SOURCE
● ● ●
Exploring Oregon 2009

Exploring Oregon 2009

Friday, January 21, 2011

UNDERSTANDING FICTION

I spent my childhood doing a great many things; from playing dolls to imagining I was an Indian living by the neighboring stream to practicing gymnastics and even pretending I was a mermaid swimming in our pool.  Among all this I also managed to find time to read.  Try as I might, I can only really remember reading one book series through my childhood, and that was The Baby-sitters Club.  I was particular about what I enjoyed reading then, and I can't say that much has changed from then to now.

I went through what I'll call a 'reading for fun drought' for a large portion of my youth.  I can't recall exactly when it started, but I would wager that it was somewhere around 6th or 7th grade - probably when I outgrew my precious Baby-sitters Club.  Through junior high and high school, I found myself wrapped up in other hobbies and interests to keep me busy and yet I still found myself try on a handful of occasions to sit down and read...to no avail.  Maybe it was my book choices, but I wasn't drawn into the stories.  Again I tried in college and found that I could be really interested in the story and yet I would read a couple pages and realize that I had no idea what I just read.  Crazy right?  It's like my brain couldn't or wouldn't allow me to concentrate on one thing.  I had trained my brain to multitask...unconsciously.  I would be reading and a page or so later find that I was thinking about ideas for the project I was working on, or going over the grocery list in my head, and then I would snap back to the story and realize that even though I had been reading the words on the page, I didn't comprehending them.  My mind was elsewhere so what I read didn't stick.  This would lead to frustration as I would go back and reread over and over, till eventually I lost my patience and would give up and put the book down.

I would hear about my mom or friends really enjoying a good book and become jealous.  I wanted to read, but believed I had some kind of attention deficit disorder that was keeping me doing so.  Finally being done with school and with the wedding come and gone, I decided to pick up a book and give reading another shot.  Funny thing, just as I was contemplating this idea, my mother-in-law sent me a chain letter of sorts.  Now, I'm not usually one to pass on chain mail, and honestly neither was she, but this one was different, interesting and fun.  The idea was that you send an old book from your library to to the person's address included with the letter.  Then you copy the letter and send it out to a handful of people with the name and address of the person who sent it to you, and your friends would then each send a book to that person, and they would send it out to their friends, who would in turn send me books.  In the end, if everything went perfectly, you were supposed to receive something like 25 new (used) books.  Well, this sounded like a perfect way to jump into reading, since I had absolutely no idea where to start on my own.  Needless to say, others weren't quite so enthused with the chain mail, so I think I only ended up with 2 books.  Still, somewhere to start.  So I read those books, and I actually quite enjoyed them, but then what?  Libraries and bookstores had SO MANY BOOKS!  I didn't even know what section to start in so picking out a new book became an overwhelming task.
● ● ●
SET PROBLEM A
In the blog post about learning to enjoy reading, what is the one book series the writer remembers reading as a child?
SET PROBLEM B
Extend the blog post about learning to enjoy reading, picking up right after its last sentence.
● ● ●
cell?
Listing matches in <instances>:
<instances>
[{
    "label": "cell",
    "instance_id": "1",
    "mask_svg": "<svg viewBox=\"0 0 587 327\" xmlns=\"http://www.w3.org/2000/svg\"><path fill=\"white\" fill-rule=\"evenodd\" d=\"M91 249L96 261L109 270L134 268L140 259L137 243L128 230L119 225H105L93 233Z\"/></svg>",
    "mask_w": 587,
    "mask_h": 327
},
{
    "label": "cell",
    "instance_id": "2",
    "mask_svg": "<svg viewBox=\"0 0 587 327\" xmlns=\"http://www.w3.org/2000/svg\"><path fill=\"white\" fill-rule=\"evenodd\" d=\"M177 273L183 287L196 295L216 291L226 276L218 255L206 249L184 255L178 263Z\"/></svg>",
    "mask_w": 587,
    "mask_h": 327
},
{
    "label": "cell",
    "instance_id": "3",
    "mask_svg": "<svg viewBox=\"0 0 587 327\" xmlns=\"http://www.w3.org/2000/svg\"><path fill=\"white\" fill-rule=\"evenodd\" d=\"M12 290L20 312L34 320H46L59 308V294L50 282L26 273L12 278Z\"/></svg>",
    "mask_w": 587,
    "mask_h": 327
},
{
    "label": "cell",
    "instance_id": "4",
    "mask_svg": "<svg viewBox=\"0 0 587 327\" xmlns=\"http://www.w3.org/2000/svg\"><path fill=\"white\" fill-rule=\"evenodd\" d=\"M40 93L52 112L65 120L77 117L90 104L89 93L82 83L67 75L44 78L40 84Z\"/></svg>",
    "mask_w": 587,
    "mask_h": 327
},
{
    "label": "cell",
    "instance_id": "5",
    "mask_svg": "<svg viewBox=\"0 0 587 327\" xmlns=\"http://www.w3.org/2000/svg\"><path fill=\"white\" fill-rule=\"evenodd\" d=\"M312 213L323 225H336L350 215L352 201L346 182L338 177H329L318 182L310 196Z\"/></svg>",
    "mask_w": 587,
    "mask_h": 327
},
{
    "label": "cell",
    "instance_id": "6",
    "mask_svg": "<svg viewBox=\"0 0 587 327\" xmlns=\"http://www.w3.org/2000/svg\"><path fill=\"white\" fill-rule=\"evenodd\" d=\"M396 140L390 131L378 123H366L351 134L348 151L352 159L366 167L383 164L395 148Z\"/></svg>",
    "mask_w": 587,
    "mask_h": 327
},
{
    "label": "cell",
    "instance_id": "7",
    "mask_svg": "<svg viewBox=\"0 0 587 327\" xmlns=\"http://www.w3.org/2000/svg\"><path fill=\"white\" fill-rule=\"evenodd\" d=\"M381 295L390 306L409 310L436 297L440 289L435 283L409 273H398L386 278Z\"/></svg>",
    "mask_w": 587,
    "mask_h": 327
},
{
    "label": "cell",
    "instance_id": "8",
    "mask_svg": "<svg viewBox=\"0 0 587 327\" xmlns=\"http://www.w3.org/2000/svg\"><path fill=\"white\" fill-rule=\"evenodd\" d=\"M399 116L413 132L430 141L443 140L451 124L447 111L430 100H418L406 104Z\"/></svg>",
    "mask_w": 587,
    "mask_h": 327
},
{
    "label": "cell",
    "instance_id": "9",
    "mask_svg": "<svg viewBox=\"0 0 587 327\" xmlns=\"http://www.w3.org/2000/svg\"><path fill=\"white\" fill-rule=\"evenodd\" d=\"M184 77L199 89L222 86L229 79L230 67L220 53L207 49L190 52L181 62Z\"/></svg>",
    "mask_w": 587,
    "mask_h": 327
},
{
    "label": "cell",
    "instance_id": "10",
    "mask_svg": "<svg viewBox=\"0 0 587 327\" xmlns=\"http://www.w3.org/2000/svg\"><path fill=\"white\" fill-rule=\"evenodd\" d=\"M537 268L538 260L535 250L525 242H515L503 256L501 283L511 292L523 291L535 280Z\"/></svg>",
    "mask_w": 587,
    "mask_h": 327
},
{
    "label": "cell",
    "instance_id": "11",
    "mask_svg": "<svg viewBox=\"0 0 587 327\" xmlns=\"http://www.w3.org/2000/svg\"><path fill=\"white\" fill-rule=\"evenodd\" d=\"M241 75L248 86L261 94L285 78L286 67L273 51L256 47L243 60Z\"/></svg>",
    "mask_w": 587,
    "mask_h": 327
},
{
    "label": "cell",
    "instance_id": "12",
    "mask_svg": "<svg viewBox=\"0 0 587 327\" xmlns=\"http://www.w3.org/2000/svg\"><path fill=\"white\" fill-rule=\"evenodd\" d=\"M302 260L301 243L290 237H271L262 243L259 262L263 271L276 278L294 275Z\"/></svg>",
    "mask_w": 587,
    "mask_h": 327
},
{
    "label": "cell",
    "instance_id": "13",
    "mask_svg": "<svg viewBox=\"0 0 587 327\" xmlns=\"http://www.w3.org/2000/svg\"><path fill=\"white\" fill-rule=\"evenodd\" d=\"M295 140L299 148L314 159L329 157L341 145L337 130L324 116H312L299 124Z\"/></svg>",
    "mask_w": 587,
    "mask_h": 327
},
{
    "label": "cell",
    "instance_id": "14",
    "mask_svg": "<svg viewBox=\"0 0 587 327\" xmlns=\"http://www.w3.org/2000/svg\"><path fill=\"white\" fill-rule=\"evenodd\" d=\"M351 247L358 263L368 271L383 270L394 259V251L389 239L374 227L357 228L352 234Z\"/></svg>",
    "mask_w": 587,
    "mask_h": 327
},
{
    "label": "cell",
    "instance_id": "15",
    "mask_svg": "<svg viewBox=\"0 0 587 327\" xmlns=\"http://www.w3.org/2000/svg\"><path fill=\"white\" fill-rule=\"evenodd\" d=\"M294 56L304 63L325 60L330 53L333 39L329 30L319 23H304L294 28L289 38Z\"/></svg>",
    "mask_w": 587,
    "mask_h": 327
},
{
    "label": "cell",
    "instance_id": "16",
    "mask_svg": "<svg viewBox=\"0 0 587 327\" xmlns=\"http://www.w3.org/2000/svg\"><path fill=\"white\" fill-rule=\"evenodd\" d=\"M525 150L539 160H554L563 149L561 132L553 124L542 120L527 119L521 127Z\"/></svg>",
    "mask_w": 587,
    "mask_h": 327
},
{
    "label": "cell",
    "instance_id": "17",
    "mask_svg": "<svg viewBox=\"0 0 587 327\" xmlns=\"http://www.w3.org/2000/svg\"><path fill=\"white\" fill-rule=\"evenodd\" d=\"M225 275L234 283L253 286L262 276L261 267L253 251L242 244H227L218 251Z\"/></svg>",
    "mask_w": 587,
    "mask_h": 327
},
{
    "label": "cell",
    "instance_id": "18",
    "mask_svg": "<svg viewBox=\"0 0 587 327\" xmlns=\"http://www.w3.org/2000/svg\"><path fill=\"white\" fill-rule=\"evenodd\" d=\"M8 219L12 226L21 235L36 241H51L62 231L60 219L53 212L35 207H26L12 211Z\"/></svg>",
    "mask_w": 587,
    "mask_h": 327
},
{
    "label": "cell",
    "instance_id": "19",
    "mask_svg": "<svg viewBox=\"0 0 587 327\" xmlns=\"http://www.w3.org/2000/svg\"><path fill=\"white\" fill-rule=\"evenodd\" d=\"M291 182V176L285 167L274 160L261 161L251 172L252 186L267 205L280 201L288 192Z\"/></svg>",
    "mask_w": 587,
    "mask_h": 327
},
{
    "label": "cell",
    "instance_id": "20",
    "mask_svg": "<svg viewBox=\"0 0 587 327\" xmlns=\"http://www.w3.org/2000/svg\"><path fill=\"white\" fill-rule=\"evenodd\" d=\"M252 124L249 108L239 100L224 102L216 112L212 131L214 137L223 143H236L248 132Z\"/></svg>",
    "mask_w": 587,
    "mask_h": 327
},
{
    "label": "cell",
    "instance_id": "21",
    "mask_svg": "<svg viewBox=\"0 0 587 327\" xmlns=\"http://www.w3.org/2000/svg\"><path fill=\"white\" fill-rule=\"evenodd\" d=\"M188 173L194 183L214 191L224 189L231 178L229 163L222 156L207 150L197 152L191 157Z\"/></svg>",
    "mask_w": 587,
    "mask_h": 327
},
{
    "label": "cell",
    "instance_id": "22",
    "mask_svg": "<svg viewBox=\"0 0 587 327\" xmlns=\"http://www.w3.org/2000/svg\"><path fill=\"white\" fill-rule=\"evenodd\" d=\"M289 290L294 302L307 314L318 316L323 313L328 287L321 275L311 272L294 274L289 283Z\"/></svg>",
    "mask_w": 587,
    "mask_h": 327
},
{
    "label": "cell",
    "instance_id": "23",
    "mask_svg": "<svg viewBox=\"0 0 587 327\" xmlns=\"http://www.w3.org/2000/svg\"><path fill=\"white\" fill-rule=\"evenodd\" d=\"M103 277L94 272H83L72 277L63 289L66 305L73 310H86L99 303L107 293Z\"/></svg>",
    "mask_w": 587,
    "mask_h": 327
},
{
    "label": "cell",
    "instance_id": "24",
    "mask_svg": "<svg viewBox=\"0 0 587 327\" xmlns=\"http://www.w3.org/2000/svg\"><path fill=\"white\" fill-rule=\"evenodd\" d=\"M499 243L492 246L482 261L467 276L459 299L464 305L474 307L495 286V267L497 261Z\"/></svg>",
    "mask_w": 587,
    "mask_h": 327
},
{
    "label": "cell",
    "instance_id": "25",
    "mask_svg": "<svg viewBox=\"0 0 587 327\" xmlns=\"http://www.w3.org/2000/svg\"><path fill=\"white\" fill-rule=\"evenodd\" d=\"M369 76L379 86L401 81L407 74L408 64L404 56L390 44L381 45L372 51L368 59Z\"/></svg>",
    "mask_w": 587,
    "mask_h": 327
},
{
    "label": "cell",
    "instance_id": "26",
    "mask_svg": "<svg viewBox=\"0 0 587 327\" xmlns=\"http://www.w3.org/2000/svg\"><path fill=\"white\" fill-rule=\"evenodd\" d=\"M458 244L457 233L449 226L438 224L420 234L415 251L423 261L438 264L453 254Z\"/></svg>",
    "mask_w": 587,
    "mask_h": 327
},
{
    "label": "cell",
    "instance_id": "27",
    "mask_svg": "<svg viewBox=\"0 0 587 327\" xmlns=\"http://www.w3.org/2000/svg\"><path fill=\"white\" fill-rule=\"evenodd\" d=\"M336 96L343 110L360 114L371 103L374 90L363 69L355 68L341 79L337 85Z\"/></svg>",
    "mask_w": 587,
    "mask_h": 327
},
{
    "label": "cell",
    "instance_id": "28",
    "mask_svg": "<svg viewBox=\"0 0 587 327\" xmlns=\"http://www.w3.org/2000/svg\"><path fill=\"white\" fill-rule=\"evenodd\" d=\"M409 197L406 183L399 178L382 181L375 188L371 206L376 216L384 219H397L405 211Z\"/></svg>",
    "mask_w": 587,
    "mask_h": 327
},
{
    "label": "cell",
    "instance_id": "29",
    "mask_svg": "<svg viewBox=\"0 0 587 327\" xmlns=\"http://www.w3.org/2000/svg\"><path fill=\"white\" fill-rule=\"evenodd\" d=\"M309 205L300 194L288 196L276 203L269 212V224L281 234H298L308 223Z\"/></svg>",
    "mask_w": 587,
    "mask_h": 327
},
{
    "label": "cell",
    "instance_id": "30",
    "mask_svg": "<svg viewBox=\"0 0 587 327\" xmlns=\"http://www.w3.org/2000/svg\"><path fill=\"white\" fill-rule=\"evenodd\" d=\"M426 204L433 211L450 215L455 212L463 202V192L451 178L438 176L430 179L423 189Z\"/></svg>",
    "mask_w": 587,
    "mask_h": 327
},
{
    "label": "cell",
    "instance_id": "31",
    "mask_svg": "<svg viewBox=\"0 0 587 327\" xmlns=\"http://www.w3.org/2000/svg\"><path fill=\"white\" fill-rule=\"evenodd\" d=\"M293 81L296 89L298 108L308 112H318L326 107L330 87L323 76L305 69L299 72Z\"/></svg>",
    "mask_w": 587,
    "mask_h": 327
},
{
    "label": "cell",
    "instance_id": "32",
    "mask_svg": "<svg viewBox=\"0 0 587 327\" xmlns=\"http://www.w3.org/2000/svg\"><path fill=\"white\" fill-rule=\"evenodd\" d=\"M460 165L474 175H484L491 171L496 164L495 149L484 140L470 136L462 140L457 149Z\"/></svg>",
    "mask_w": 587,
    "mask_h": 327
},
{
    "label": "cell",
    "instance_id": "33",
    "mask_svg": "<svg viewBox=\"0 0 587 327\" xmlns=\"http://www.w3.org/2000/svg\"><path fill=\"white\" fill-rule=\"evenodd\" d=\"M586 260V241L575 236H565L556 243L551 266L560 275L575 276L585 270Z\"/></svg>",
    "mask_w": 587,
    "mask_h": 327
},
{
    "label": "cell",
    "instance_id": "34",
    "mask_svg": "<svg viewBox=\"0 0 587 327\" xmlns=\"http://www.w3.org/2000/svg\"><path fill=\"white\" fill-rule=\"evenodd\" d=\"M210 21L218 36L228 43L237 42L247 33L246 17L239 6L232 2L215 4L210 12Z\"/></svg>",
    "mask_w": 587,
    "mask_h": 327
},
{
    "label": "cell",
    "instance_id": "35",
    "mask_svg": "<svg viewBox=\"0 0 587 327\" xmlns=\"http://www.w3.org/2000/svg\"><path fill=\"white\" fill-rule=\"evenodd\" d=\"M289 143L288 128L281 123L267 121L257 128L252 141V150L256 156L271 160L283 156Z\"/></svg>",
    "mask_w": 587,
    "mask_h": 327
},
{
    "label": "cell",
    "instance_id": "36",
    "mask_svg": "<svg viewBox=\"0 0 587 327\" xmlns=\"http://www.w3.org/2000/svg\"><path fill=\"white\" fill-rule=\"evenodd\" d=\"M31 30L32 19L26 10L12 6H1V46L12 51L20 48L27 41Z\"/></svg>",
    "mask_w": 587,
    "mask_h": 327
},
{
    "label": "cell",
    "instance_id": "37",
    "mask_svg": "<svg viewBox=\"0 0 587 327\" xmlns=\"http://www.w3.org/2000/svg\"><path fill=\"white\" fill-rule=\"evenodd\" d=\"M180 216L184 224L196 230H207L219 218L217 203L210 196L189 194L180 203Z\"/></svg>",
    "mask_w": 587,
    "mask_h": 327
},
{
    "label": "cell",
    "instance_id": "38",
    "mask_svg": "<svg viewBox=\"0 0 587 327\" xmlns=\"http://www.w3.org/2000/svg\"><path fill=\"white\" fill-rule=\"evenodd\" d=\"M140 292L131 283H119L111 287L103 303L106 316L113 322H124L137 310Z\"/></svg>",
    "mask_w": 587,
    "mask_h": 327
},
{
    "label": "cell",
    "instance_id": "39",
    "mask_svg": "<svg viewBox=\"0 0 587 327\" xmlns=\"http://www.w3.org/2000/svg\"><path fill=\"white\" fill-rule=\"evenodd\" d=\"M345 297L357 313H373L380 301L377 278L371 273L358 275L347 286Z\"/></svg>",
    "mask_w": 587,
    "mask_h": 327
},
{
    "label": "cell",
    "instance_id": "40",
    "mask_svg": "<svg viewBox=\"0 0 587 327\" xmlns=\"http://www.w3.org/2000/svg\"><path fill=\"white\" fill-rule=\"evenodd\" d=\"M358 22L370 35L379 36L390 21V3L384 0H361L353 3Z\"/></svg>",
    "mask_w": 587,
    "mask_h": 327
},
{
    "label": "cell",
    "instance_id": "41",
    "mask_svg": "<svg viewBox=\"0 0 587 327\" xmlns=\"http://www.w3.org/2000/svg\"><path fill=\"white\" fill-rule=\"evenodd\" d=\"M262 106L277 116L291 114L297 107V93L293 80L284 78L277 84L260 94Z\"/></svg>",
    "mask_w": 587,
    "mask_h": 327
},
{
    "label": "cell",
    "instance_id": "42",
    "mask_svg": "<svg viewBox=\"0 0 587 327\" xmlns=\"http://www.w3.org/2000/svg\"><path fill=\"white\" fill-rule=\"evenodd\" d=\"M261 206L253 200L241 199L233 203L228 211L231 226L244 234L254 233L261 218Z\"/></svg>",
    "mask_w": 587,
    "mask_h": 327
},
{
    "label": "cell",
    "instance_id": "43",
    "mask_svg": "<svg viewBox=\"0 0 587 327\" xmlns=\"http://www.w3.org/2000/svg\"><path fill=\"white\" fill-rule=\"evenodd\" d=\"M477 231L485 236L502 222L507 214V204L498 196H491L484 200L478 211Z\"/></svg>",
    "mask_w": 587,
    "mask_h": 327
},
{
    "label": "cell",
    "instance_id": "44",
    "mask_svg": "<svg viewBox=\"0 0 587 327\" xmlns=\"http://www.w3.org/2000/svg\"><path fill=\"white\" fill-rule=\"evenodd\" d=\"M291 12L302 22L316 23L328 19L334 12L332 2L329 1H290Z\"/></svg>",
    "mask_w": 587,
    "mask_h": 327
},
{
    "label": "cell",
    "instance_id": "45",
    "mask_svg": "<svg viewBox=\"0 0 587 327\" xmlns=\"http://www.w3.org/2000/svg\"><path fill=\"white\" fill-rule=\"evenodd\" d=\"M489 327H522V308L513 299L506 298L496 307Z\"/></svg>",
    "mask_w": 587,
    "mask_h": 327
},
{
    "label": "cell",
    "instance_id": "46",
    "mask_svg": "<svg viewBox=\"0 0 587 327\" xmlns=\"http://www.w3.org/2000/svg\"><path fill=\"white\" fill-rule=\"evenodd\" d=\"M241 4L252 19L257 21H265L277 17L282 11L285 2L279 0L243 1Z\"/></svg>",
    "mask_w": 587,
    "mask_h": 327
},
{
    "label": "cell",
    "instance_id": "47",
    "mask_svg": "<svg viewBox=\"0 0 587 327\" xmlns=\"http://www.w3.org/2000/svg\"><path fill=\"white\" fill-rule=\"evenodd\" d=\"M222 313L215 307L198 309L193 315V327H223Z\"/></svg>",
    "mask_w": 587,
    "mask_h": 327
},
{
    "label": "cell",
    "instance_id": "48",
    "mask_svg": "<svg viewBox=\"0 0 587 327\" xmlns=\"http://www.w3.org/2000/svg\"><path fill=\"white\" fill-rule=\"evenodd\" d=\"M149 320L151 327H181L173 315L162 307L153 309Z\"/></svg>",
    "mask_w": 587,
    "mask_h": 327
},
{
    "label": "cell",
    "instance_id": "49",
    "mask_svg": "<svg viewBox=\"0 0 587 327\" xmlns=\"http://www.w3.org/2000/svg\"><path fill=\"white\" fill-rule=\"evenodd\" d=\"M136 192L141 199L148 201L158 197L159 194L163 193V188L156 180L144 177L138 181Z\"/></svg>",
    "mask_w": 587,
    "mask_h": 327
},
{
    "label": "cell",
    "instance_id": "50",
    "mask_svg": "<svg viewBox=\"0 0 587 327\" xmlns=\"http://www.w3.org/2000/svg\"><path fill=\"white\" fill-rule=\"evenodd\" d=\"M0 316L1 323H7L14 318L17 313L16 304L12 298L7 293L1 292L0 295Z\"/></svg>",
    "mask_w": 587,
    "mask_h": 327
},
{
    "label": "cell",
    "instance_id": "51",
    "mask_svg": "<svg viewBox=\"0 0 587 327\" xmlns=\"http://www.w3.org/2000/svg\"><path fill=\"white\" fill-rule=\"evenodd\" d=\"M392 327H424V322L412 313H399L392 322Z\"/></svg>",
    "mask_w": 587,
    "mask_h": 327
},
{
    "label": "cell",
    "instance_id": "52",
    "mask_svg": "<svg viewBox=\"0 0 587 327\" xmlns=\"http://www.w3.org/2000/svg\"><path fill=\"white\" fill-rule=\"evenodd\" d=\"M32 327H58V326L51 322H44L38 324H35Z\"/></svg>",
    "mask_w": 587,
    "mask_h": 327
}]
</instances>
● ● ●
RESULT A
The Baby-sitters Club.

RESULT B
I started talking to some friends, who were my husband's coworkers' wives, and we decided to put together a book club.  Yay, now I have a healthy source of book recommendations and a reason to get together and socialize!  (I'm all for girl's nights.)  The book club was EXACTLY what I needed.  I've read so many different styles and types of books over the course of the last year, it's been amazing.  To give you and idea of the diversity of what we've read, here are the books that I can remember off the top of my head:

1.  The Symbol by Dan Brown
2.  The Host by Stephanie Meyer
3.  The Watchmen by Alan Moore, Dave Gibbons (A graphic Novel) 
4.  Are You There, Vodka?  It's Me, Chelsea.  by Chelsea Handler
5.  One Thousand White Women:  The Journals of May Dodd by Jim Fergus
6.  Morrigan's Cross by Nora Roberts(Book one of the Circle Trilogy)
7.  Never Let Me Go by Kazuo Ishiguro
8.  Fallen by Lauren Kate

Quite the variety and I've really enjoyed each of these books on different levels.  I will admit that I had a bit of difficulty getting through The Watchmen even though I've seen the movie and really enjoyed it.  The book was even on Time's Top 100 Reads list, but definitely doesn't make my top reads list.  Still, there were parts I really enjoyed and the whole concept of a graphic novel was really interesting to me.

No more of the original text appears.